Headhunting FAQs (Part 2)
- Dionisio R. Gil Jr.
- Feb 8, 2023
- 3 min read
Updated: May 19, 2023

We discussed the first 7 FAQs in Part 1. In this Part 2, we will discuss the next 5 common FAQs.
1. What is a Success-based (or Contingency) Search Engagement?
This is an engagement where the search firm gets paid only if the firm successfully fills a requirement.
When is it appropriate to use?
Ideal for non-confidential and mid-level requirements. Also appropriate for generic positions which are likely to be found in the search firm’s data bank.
How best to use this search model:
It is best to partner with only one, or at most two, search firms.
Should you adopt this model, it is best that you give the search partner a deadline, failing in which you should have the option to select a second or third search firm. A reasonable deadline is four weeks.
A second model which is quite common among companies not familiar with search processes is awarding the search simultaneously to several search firms.
This model, known as a “horse race”, encourages speed at the expense of process. Since they have no assurance of getting paid, their priority is to send as many CVs to claim ownership and they increase their chances of winning the horse race.
The above-mentioned model has been one of the culprits behind malpractices in the industry. When there are no processes, it becomes a hit-and-miss affair. When firms are encouraged to compete based on speed and when they have no assurance of being paid, shortcuts happen and the big loser is the client.
Yes, the loser is the client.
Not only does it not have any assurance that they are getting the best candidates, the client also incurs the hidden cost of screening, interviewing and assessing – tasks which should have been done in the first place by the so-called search firm.
2. Guarantees: Do search firms provide guarantees for the quality and suitability of the candidates they place?
Yes, but make sure this is included in the contract to protect you from unscrupulous search firms. The usual guarantee is 6 to 12 months during which time the Client company should be in a position to determine whether to regularize the executive, extend his probationary period or let him go. Should the executive be asked to leave within the six-month period for performance reasons, the search firm, is under obligation to replace the executive at no extra cost, except out-of-pocket expenses.
Please note though that the guarantee will not apply if the departure of the executive is a result of an unplanned relocation, unplanned re-organization, take over by another company or changes in responsibilities or designation which were not spelled out in the job offer.
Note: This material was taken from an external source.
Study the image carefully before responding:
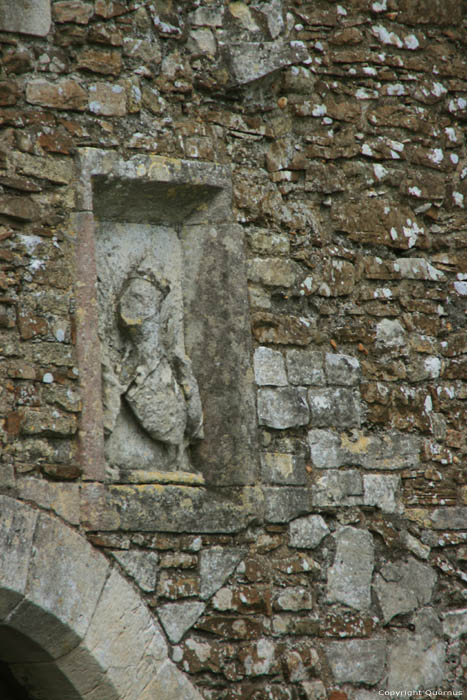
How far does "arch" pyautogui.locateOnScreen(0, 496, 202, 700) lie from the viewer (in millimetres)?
4117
3. Off Limits: What are ‘off limits’ in the search industry?
A candidate placed by a search firm should never be enticed by that same search firm to pursue other opportunities. This is one of the most common malpractices which caused the black-listing of a high-profile but notoriously unethical search firm.
4. What are other examples of malpractices?
Recycling of candidates: Placing the same executive in other firms several times.
Fee splitting: This is done by two search firms to go around the “off limits” restriction on one of the search firms.
Peddling of resumes: This is resorted to by search firms as a selling tool, on the off chance that clients will find suitable candidates from the peddled resumes. In most cases, the owners of the resumes are not aware that their CVs are being peddled. This practice not only opens the clients to being complicit in the violation of the Data Privacy Act, it also is a betrayal of the executives’ trust.
Conflict of interest: This happens when a search firm does not fully disclose working for a competing company.
Short cuts: This happens when candidates are endorsed without the benefit of interviews, assessments and due diligence.
5. As the CEO or HR Head of my firm, how can I help prevent these malpractices from spreading and hurting us?
First, ensure that you have an accreditation process for service providers. This way, you can ensure that they are SEC-registered and therefore not the fly-by-night types.
Second, ensure that in the accreditation process, they present their own Code of Ethics. If they do not have any, have them sign an undertaking that they will abide by a Code of Ethics.